(Passage shown):
Bangkok to Host Tourism Disability Conference

An International Conference on Accessible Tourism (ICAT 2007) for people with disabilities is to be held in Bangkok between November 22-24 to highlight the need for improved facilities and services for a growing but still largely neglected market segment.

“With a generation of permanently disabled people having experienced increasing degrees of employment, education, and leisure, those of us with the means to travel belong to a consumer group that is only starting to be noticed,” Scott Rains, one of the conference organisers and publisher of the Rolling Rains Report, a newsletter on travel for people with disabilities.

The conference is being backed by Thailand’s Ministry of Tourism and Sport, the Ministry of Social Development and Human Security, Bangkok Metropolitan Administration, UNESCAP and Disabled Peoples’ International Asia Pacific (DPI-AP). It will be held at the UNESCAP convention centre.

There is no registration fee for participants with disability but they have to take care of their own personal expenses as well as of their personal assistant. Accessible bus will be provided for airport pick up and send off. Facilities such as accessible toilets, accessible water fountains, and accessible lifts are available in the convention center.

Essential sessions of the conference programme will be translated into Braille. A large-print programme will be prepared. English will be the official language, accompanied by a sign language interpreter during the conference.

Mr Rains says the conference will contribute to processes of change and development lines of tourism businesses to ensure a favorable environment for attracting tourists and travelers with disabilities and retired, ageing people, including access to built environments and public transport as well as training and employment.

Says Mr Rains, “Travel the world today and you will find that there is a hunger for community and solidarity among people with disabilities. Wherever you go you will find unique opportunities to learn from and contribute to local manifestations of disability culture.”

(Given instruction A): Write out the part of the passage on the Bangkok accessible tourism conference between "The conference is" and "the convention center.", inclusive, with no changes.
(Given instruction B): Pick up the article about the Bangkok accessible tourism conference after its final sentence and keep writing it.

(Extracted records):
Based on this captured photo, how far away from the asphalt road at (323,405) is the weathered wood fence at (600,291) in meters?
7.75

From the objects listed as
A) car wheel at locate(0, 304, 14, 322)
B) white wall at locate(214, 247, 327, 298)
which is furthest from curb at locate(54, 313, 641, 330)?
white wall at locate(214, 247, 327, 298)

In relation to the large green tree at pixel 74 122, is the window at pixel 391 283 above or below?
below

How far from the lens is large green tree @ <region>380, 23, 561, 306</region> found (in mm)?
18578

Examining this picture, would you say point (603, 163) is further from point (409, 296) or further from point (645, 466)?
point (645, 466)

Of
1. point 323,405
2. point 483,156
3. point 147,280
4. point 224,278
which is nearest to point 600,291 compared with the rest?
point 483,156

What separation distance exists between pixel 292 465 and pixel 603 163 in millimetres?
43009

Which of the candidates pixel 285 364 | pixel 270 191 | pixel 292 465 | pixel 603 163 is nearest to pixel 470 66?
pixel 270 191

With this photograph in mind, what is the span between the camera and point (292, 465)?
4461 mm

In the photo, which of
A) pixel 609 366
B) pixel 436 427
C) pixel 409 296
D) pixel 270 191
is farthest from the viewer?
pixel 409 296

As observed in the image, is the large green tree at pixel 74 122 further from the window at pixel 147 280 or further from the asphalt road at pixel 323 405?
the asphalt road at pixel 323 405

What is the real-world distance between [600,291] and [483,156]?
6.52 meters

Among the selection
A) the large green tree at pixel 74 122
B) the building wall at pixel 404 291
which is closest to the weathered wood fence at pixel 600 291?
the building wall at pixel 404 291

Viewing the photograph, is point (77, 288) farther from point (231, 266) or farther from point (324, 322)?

(Result A):
The conference is being backed by Thailand’s Ministry of Tourism and Sport, the Ministry of Social Development and Human Security, Bangkok Metropolitan Administration, UNESCAP and Disabled Peoples’ International Asia Pacific (DPI-AP). It will be held at the UNESCAP convention centre.

There is no registration fee for participants with disability but they have to take care of their own personal expenses as well as of their personal assistant. Accessible bus will be provided for airport pick up and send off. Facilities such as accessible toilets, accessible water fountains, and accessible lifts are available in the convention center.

(Result B):
He adds, “When we travel we represent more than ourselves because we are part of a community. The very fact that you have a disability and travel suggests something about your economic condition. It indicates that you have credit, savings, education, maybe a profession that requires travel, but most importantly the ability to make decisions about the course of your life for yourself. That combination of means and dignity are potent means of social transformation.

“Leisure travel means moving beyond mere survival mode. A small but growing percentage of us have made the transition to economic stability but we are not equally distributed around the world. Travel spreads us around which is to say that it spreads around living examples of an alternate lifestyle; ambassadors of choices still out of reach for some.

“How we chose to spend those resources – even through our leisure activities – has profound impact.”

Mr Rains cited research showing American adults with disabilities or reduced mobility currently spend an average of US$ 13.6 billion a year on tourism. In 2002, these individuals made 32 million trips and spent US$ 4.2 billion on hotels, US$ 3.3 billion on airline tickets, US$ 2.7 billion on food and beverages, and US$ 3.4 billion on trade, transportation, and other activities.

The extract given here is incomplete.